Quality Assurance Plan
How quality will be ensured — standards, checks, and responsibilities.
20 free credits on signup — no card needed
About this Document
What a quality assurance plan is
A quality assurance plan is the document that sets out, in advance, how an organisation will make sure its work meets a defined standard — every time, not by luck. It names the standards the work will be held to, the processes and checkpoints that keep the work on track, the measurements that prove quality is being achieved, the people accountable for each part, and the way problems are caught and fixed before they reach the customer. It is a prevention document: its job is to build quality in, rather than inspect defects out at the end.
Unlike a one-off test plan, a QA plan is broad and durable. It governs a product line, a department, a service, or a whole programme of work, and it stays in force across many individual jobs. A good QA plan turns "we care about quality" into something concrete and repeatable: anyone can read it and know exactly what good looks like, how it is checked, and who answers for it.
A strong plan does three things at once. It makes the standard explicit so expectations are shared rather than assumed. It makes quality measurable so progress is visible and arguments are settled with data. And it makes quality owned so that when something slips, it is clear who acts and how.
QA versus QC — a distinction that matters
People use "QA" and "QC" interchangeably, but they are different jobs and confusing them weakens both.
Quality assurance (QA) is process-focused and proactive. It asks, "Are we working in a way that will reliably produce good results?" QA designs the workflow, writes the standards, trains the people, and audits whether the process is being followed. It happens throughout the work and aims to prevent defects from occurring in the first place.
Quality control (QC) is product-focused and reactive. It asks, "Did this specific item meet the standard?" QC inspects, tests, and measures the actual output — the part on the line, the document delivered, the meal plated — and rejects or reworks anything that fails. It happens to the finished or in-progress product and aims to detect defects that have already occurred.
A simple way to remember it: QA is building the recipe and the kitchen routine so the dish comes out right; QC is tasting the dish before it leaves the pass. Both are needed. QA without QC means you trust the process but never verify the output; QC without QA means you catch defects endlessly but never fix the cause. A complete QA plan describes both — the assurance activities that shape the process and the control activities that check the result — and is clear about which is which.
Quality standards and metrics
Quality only means something when it is measured against an agreed standard. Standards come from several places, and a plan should name the ones that apply:
- External standards — formal frameworks such as ISO 9001 for quality management systems, industry-specific norms, or regulatory requirements the work must legally satisfy.

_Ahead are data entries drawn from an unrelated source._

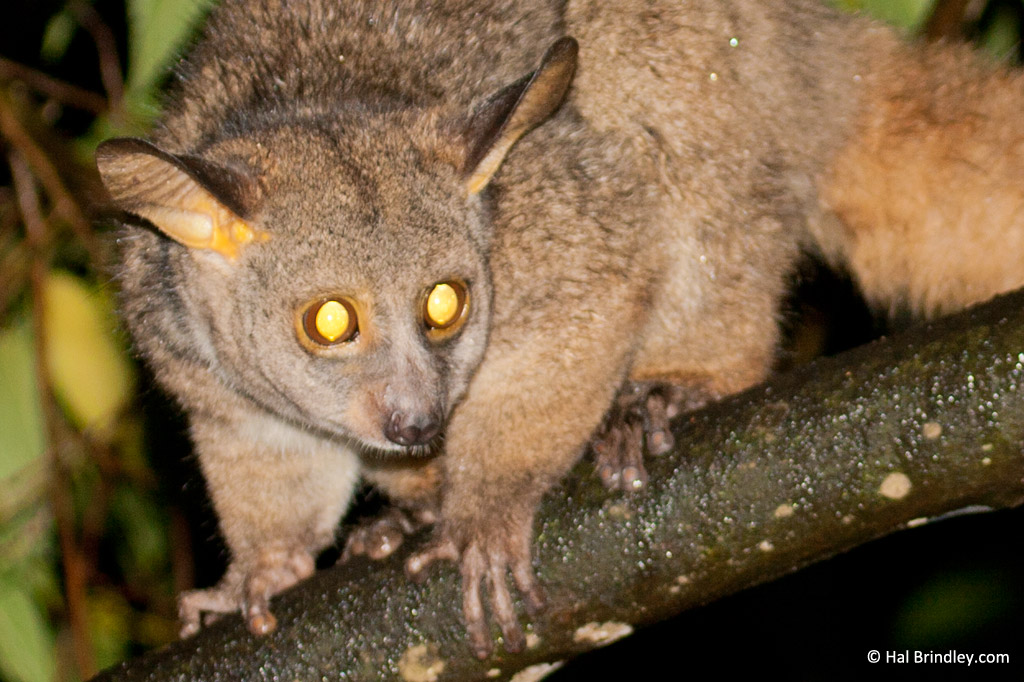 Greater Bush baby, South Africa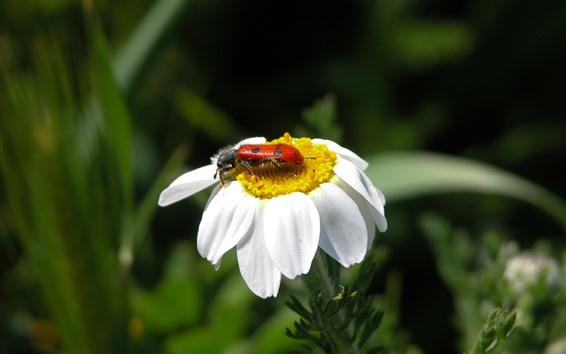 Wallpaper White flower, petals, ladybug, insect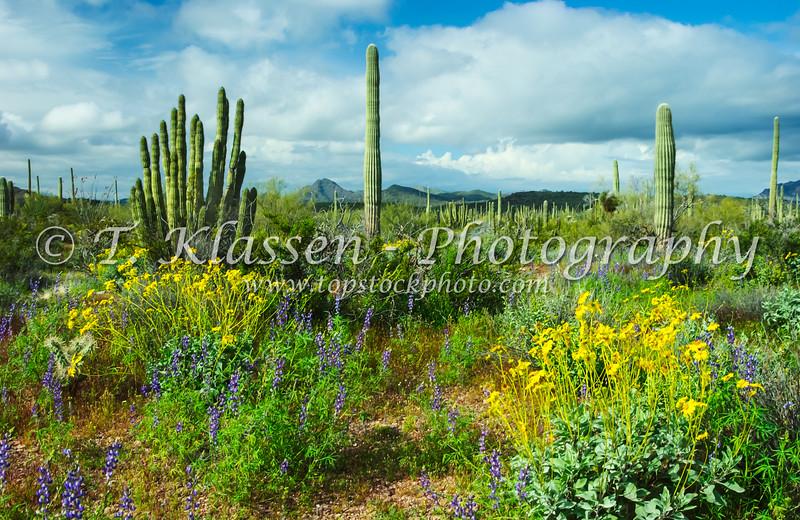Organ Pipe cactus and spring wildflowers in Organ Pipe Cactus National Monument, Arizona, USA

- Customer requirements — the specifications, tolerances, and service levels promised to the people receiving the work.
- Internal standards — the organisation's own benchmarks, style guides, checklists, and acceptance criteria that define "good enough to ship".
Standards are made operational through acceptance criteria — the specific, checkable conditions a piece of work must meet to be accepted — and tracked through metrics. Useful quality metrics include:
- Defect rate — defects found per unit, per batch, or per release.

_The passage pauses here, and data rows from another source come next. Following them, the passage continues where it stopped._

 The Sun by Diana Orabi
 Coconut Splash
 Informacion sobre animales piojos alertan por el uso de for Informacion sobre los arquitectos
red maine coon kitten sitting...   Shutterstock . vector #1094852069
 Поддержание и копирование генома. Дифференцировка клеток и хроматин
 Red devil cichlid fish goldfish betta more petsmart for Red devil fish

- First-pass yield — the percentage of output that meets the standard the first time, without rework.
- Rework / scrap rate — the share of work that has to be redone or discarded.
- Customer-reported issues — complaints, returns, or support tickets traced to quality failures.
- On-time, in-full delivery — whether the work arrived complete and on schedule.
- Audit findings — the number and severity of process non-conformances found during reviews.
The discipline is to choose a small set of metrics that genuinely reflect quality, set a target for each, and review them on a fixed cadence. A metric with no target is just trivia; a target no one reviews is just a wish.
Processes and checkpoints
The heart of a QA plan is the set of processes that produce the work and the checkpoints built into them where quality is verified before the work moves on. A checkpoint — sometimes called a quality gate, hold point, or stage gate — is a defined moment where work pauses, is checked against its acceptance criteria, and is only allowed to proceed if it passes.
Good checkpoints share a few traits. They sit at natural handoff points — between stages, before a costly step, or just before delivery — so a defect is caught before more effort is spent on top of it. Each one has a clear pass/fail rule rather than a subjective judgement. And each one names an owner who performs the check and has the authority to stop the work if it fails.
A typical chain of checkpoints runs from inputs to output: verify the inputs (materials, requirements, or data are correct before work starts), check in-process quality at key milestones, run a final inspection or test before release, and confirm quality after delivery through feedback and monitoring. The plan should list each checkpoint, what it checks, its acceptance criteria, who owns it, and what happens when it fails. That last point — the path for failed work — is what separates a real plan from a hopeful one.
Roles and responsibilities
Quality is everyone's job, but if it is only everyone's job, it is no one's job. A QA plan makes ownership explicit. Common roles include:
- Quality manager / QA lead — owns the QA plan itself, sets standards, runs audits, and reports on quality to leadership. Accountable for the system, not for inspecting every item.
- Process owners — the managers responsible for each stage of work, who ensure their team follows the defined process and meets its acceptance criteria.
- Inspectors / QC staff / reviewers — the people who carry out the checks at each checkpoint and record the results.
- Operators / contributors — everyone doing the work, responsible for first-line quality and for flagging problems early rather than passing them downstream.
- Sponsor / leadership — provides the mandate, resources, and authority for quality to be enforced, and receives the quality reports.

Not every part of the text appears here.